# Efficiency Calculations Are Off

Brewed an Irish Blonde yesterday. Efficiency reading came in at 107%. Not possible, I know.

Here’s how I’ve been measuring…

After mash and sparge are complete and all the wort has been extracted, pull a sample after thoroughly mixing.

The pre-boil volume in the boil kettle was 11.25 gallons (for a 10 gal batch).

So I took a gravity reading of the sample, and after adjusting for temperature, the gravity came in at 1.077.

The OG of the beer is only supposed to be 1.063!

After running the numbers through the Brewers Friend efficiency calc, it gave me 107%.

I checked my hydrometer in 60 degree water to verify that it was accurate…it is.

I let the sample cool down to room temp and took another measurement…still higher than the OG of the beer should have been.

After the boil and chill, the OG came in exactly where it should be at 1.063.

Either my wort isn’t fully mixed (not likely) or the Brewers Friend calculator is off, or I’m doing the whole process wrong.

Thoughts?

Sounds like you got a biased sample of wort. I have had that happen many times before but with a refractometer.

So the SG DECREASED after boiling?
You said it brother-impossible.
Since your 1.063 prediction was exactly what you experienced, there must have been a wort stratification in the original check.
Leads to a point- As long as my OG is within a couple points of my prediction, I don’t care what my efficiency is. Of course, I continue to take readings at every stage…
:cheers:

[quote=“stompwampa”]
Either my wort isn’t fully mixed…[/quote]
I don’t know why this seems more difficult than it should be, but it is a common problem. I bring my wort to a boil, then take a sample to calculate OG and efficiency. Historically, that gets it mixed well enough for me to get a reliable measurement.
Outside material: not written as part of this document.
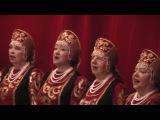 Московский городской творческий коллектив хор русской песни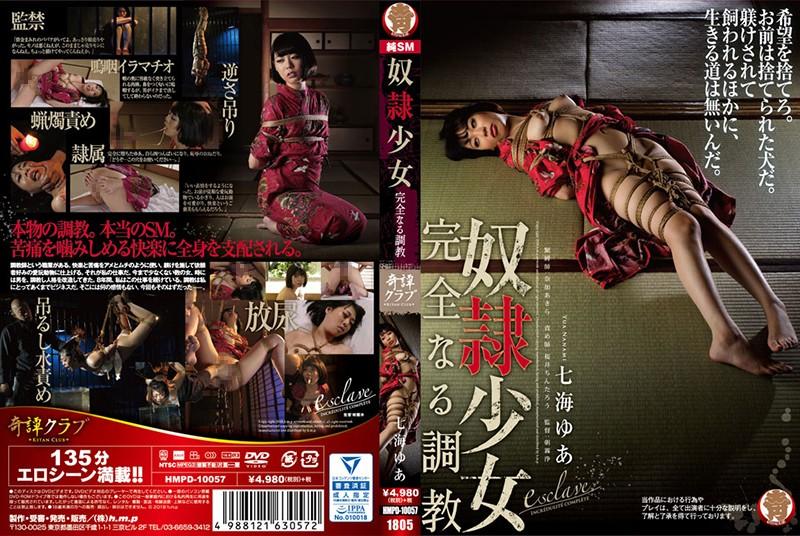 [HMPD-10057] 奴隷少女 完全なる調教 Torture 135分 Humiliation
The reason I suspect that it wasn’t due to the wort mixture is because I’ve always been extra careful to mix it up like a mad man.

Not saying it isn’t possible…just seems unlikely for as furious as it all gets mixed before pulling a sample.

But yea…I only really care about the OG reading going into the fermenter…I just like doing efficiency calculations because it’s interesting.

Probably your hydrometer was floating on some crap in you sample. I always bounce and spin mine a few times to make sure.

Actually, that makes perfect sense. There was tons of hot break in the wort sample…and I don’t recall doing the bounce spin thing.

[quote=“stompwampa”]
Not saying it isn’t possible…just seems unlikely for as furious as it all gets mixed before pulling a sample.

But yea…I only really care about the OG reading going into the fermenter…I just like doing efficiency calculations because it’s interesting.[/quote]
I hear you, it just seems to happen to a lot of brewers who feel they have mixed well. I think wort is just difficult to mix, for some reason.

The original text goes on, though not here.